■ **Direction A**: Print the part of the IK solver description between "A work-in-progress IK" and "in Godot Engine.", inclusive.

■ **Given passage**:
## Start

A work-in-progress IK solver primarily designed for use in social VR applications, where the inputs of the system are imperfect.

This is the third IK solver that I'm writing, and I hope that it will become good enough to be the last of mine (it probably won't be).

Made for use in Unity 6.2, and partially ported to Godot Engine .NET. The core part of this solver does not require Unity Components nor Transforms, hence why it works in Godot Engine.

An IK solver normally refers to a system that rotates bones in a chain to reach a target position. However, in social VR applications, "IK" colloquially refers to both that system but also all the heuristics and tuning necessary that makes an avatar model feel good when worn in first person.

The process of writing an IK solver is already massively documented through mathematical papers and implementations of those papers, but the process of tuning an IK solver for social VR is much less documented, on top of being completely subjective and different based on the needs of the users of the application.

There are a lot of ready-to-use IK solvers out there including in Unity itself, but most will not help you with this tuning and are only interested in providing a solution to the literal definition of an IK solver.

The mission of this repository is to document and demystify the decisions related to this tuning and also provides an implementation that you may use to try and develop your own heuristics for the needs of your own application.

In addition, the core part of this solver does not require Unity Components nor Transforms, so with some effort, it may be ported to other game engines;
As a proof of concept, there is a branch capable of running on Godot Engine .NET, which is achieved by aliasing the Unity.Mathematics library with Godot Engine's own types.

In Edit mode:

• Have an avatar ready in the scene with an Animator component in it.
• In a GameObject, create a HIK Effectors component.
  • Set the Animator field to the avatar animator.
  • None of the other fields matter; leave them empty.
• In a GameObject, create a HIK Full Tiger component.
  • Set the Animator field to the avatar animator.
  • Set the Effectors field to the HIK Effectors component created above.
  • The Environmental field is optional and will be used in the future to extract data from the surrounding environment and provide poses (ground location, etc.)

Then start Play mode. The hierarchy under HIK Effectors will be filled with objects that represent the end effectors.

During Play mode, you can copy the modified GameObject hierarchy containing the HIK components and paste it back in Edit mode, so that you can replay the same pose.

As an extra, you can convert a pose to an animation clip. First, open the animation clip editor in a visible tab. Then, in the inspector, select the HIK Full Tiger component and click the Create animation clip from pose button. You can then copy the keyframes.

The animation clip may not be a faithful 1:1 copy of the pose as it may handle twist differently, but I am not entirely sure where the discrepancy comes from.

The project currently contains a RigConstraint behaviour called HVR Full Tiger Animation Rigging, meant to be used with Unity's Animation Rigging package.

This class is not ready for use, as in it won't work at all; this part is under active development. Please check back another time.

The HIK Effectors component has options that can change the behavior of the solver.

• Hip Position Matters More (defaults to false):
  • When true, ensures that the hip position is always reached. The head may no longer be aligned with the HMD when it is too far from it.
  • When false, ensures that the head position is always reached, even if it means moving the hips away from its effector. This is designed to make sure that the head is always attached to the HMD.
• Contortionist (defaults to false):
  • When true, removes the minimum distance limit between the head and the hips.

## End

■ **Direction B**: Identify every line of the records that contains the word "farther", matching case exactly.

■ **Material for this task**:
## Start

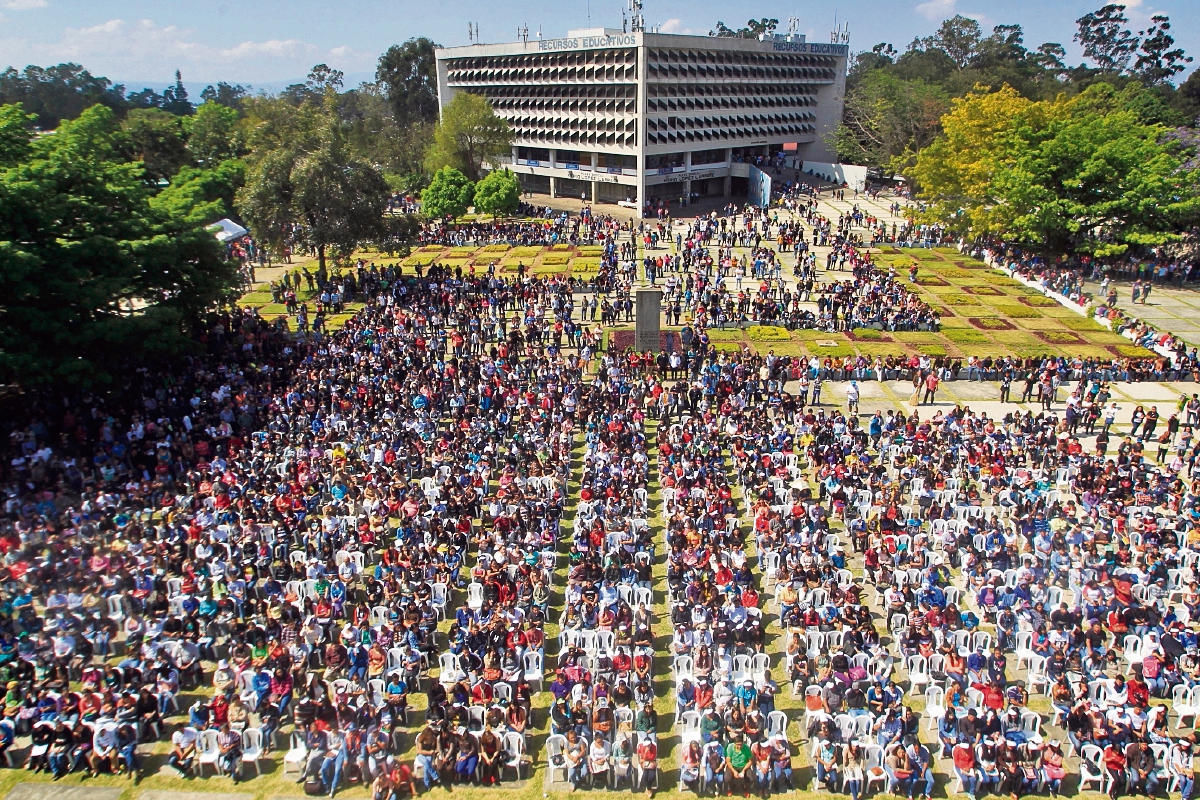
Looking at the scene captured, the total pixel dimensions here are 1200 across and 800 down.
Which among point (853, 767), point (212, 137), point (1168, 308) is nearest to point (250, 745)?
point (853, 767)

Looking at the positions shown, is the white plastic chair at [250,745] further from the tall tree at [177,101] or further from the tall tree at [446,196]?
the tall tree at [177,101]

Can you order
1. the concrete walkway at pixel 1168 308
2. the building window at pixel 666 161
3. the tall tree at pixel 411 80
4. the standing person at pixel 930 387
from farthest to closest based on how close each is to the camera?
the tall tree at pixel 411 80, the building window at pixel 666 161, the concrete walkway at pixel 1168 308, the standing person at pixel 930 387

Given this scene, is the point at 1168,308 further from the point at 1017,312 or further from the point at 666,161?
the point at 666,161

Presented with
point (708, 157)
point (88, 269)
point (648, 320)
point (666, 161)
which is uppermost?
point (708, 157)

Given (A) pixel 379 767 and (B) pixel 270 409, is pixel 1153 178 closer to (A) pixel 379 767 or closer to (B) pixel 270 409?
(B) pixel 270 409

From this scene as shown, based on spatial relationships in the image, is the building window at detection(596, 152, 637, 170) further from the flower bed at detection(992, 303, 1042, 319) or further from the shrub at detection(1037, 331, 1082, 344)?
the shrub at detection(1037, 331, 1082, 344)

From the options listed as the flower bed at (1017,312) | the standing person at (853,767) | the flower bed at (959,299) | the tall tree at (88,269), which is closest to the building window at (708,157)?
the flower bed at (959,299)

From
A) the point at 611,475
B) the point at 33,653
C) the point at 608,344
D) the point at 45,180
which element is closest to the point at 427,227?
the point at 608,344
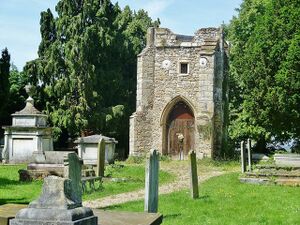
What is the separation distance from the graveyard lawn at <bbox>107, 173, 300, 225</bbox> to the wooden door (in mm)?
14786

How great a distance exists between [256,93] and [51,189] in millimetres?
21047

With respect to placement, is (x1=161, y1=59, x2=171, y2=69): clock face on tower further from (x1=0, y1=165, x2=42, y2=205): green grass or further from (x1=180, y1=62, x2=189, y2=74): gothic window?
(x1=0, y1=165, x2=42, y2=205): green grass

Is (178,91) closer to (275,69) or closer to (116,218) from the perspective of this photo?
(275,69)

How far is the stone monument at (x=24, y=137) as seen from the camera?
26578 millimetres

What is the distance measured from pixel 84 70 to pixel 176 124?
814cm

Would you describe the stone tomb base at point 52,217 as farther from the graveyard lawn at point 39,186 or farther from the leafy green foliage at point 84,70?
the leafy green foliage at point 84,70

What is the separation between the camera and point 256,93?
→ 24.6 meters

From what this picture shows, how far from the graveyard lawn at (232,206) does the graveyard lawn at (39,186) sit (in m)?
2.13

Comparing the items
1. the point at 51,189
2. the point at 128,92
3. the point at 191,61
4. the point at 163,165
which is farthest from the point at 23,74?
the point at 51,189

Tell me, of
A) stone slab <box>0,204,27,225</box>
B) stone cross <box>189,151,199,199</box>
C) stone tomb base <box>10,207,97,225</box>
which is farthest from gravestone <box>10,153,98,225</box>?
stone cross <box>189,151,199,199</box>

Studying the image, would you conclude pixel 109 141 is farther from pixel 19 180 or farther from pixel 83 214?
pixel 83 214

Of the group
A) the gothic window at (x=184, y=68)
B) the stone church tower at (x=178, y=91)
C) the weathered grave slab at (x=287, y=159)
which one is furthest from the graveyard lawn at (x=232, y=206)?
the gothic window at (x=184, y=68)

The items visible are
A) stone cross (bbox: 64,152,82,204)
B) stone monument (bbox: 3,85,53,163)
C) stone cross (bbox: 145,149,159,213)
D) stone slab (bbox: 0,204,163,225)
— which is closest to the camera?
stone cross (bbox: 64,152,82,204)

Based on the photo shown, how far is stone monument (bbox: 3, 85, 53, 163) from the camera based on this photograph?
87.2 feet
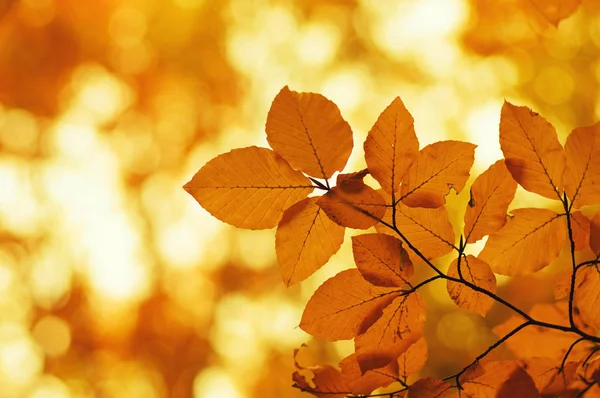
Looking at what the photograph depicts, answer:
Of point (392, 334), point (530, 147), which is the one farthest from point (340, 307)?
point (530, 147)

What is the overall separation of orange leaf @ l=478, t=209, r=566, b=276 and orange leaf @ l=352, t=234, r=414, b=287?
64 mm

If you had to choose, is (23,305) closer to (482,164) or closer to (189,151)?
(189,151)

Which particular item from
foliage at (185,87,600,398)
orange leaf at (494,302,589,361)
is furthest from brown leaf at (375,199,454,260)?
orange leaf at (494,302,589,361)

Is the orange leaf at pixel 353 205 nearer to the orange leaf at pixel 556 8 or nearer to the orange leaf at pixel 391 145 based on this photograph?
the orange leaf at pixel 391 145

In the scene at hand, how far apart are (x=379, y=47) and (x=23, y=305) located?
2.00 metres

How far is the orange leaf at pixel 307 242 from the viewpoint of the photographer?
1.05 feet

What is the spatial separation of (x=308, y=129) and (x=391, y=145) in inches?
2.0

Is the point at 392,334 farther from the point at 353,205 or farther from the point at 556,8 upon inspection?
the point at 556,8

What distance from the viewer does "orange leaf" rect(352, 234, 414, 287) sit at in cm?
32

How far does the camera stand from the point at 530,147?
31 cm

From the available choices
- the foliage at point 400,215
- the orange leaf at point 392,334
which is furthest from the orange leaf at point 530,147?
the orange leaf at point 392,334

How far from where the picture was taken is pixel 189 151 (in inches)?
96.9

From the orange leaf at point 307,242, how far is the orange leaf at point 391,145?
4 centimetres

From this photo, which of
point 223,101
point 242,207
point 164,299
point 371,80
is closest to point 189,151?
point 223,101
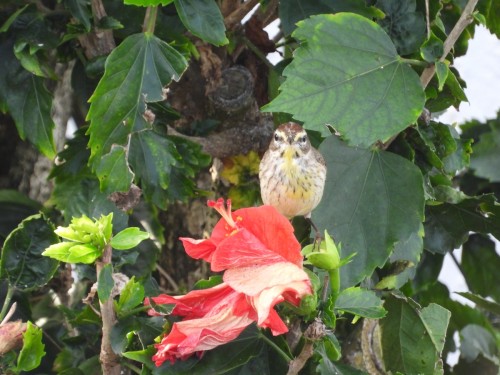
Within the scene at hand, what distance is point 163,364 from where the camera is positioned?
941 mm

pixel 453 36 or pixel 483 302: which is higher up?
pixel 453 36

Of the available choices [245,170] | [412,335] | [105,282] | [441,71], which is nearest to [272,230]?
[105,282]

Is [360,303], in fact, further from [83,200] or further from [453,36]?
[83,200]

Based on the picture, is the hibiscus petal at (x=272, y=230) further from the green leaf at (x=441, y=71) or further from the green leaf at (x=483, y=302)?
the green leaf at (x=483, y=302)

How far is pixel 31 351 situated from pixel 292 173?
391 mm

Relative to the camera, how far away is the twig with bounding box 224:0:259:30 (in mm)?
1182

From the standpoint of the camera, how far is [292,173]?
117 centimetres

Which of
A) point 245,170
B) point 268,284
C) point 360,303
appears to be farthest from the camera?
point 245,170

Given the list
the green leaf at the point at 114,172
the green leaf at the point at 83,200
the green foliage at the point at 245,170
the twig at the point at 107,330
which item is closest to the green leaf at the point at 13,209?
the green foliage at the point at 245,170

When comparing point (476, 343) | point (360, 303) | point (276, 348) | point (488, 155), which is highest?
point (360, 303)

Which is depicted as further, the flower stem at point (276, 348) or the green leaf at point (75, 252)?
the flower stem at point (276, 348)

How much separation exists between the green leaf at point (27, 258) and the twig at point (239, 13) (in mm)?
351

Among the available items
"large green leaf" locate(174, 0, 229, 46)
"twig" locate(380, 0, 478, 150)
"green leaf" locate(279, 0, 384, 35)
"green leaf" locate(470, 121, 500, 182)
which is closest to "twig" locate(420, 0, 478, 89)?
"twig" locate(380, 0, 478, 150)

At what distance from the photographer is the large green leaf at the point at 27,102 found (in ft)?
3.99
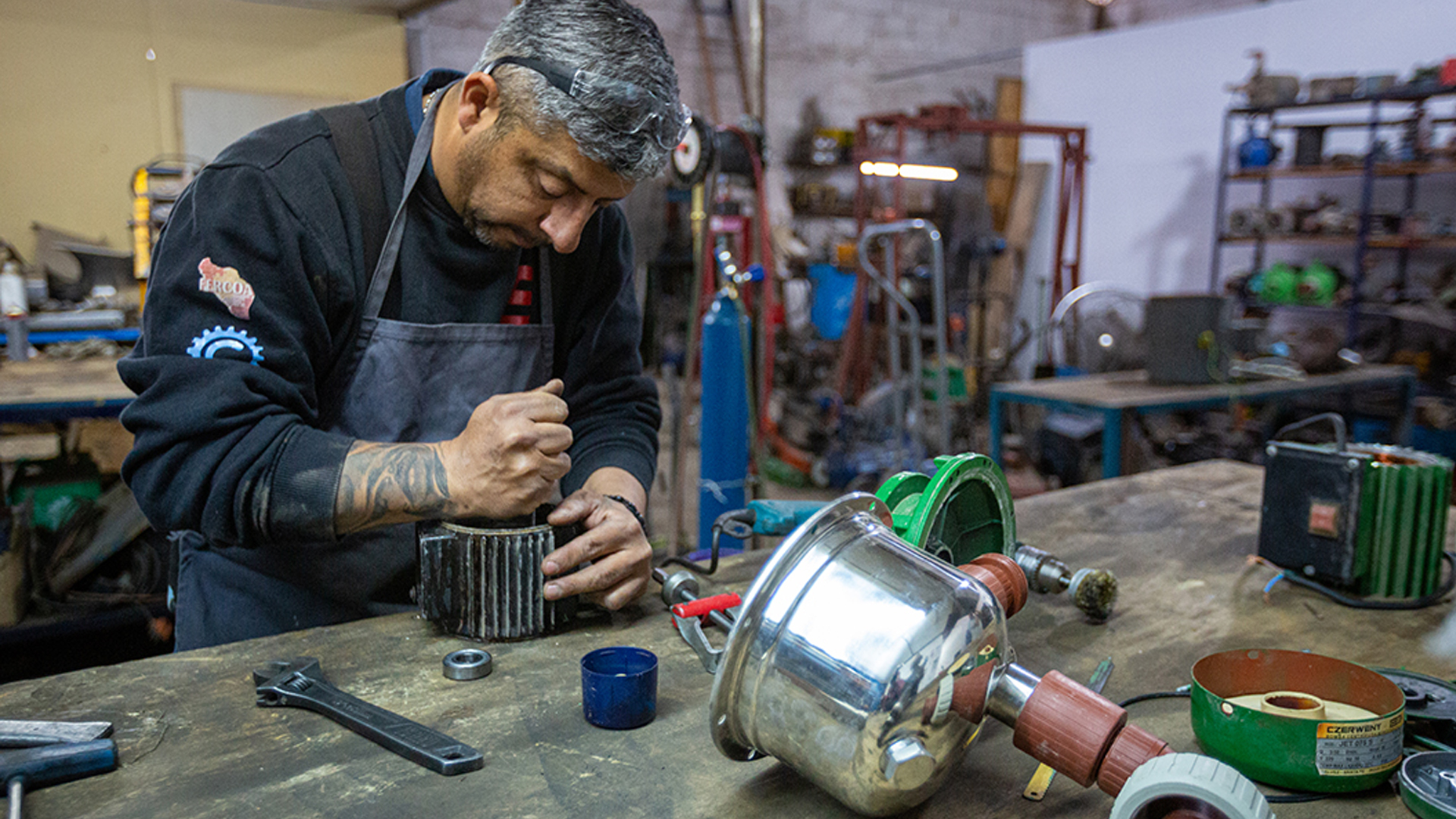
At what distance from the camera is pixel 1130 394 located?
12.9 feet

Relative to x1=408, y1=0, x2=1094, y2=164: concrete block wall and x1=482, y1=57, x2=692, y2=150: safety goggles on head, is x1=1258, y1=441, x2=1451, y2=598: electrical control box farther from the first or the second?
x1=408, y1=0, x2=1094, y2=164: concrete block wall

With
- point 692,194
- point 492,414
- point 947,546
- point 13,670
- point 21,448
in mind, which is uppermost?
point 692,194

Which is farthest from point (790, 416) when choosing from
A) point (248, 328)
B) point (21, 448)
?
point (248, 328)

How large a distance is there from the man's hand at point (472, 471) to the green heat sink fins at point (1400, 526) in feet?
3.83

## End

■ **Expected answer A**:
A work-in-progress IK solver primarily designed for use in social VR applications, where the inputs of the system are imperfect.

This is the third IK solver that I'm writing, and I hope that it will become good enough to be the last of mine (it probably won't be).

Made for use in Unity 6.2, and partially ported to Godot Engine .NET. The core part of this solver does not require Unity Components nor Transforms, hence why it works in Godot Engine.

■ **Expected answer B**:
Would you describe the stone tomb base at point 52,217 as farther from the graveyard lawn at point 39,186 or farther from the leafy green foliage at point 84,70?
Studying the image, would you conclude pixel 109 141 is farther from pixel 19 180 or farther from pixel 83 214?
Is the point at 392,334 farther from the point at 353,205 or farther from the point at 556,8 upon inspection?
Relative to x1=408, y1=0, x2=1094, y2=164: concrete block wall and x1=482, y1=57, x2=692, y2=150: safety goggles on head, is x1=1258, y1=441, x2=1451, y2=598: electrical control box farther from the first or the second?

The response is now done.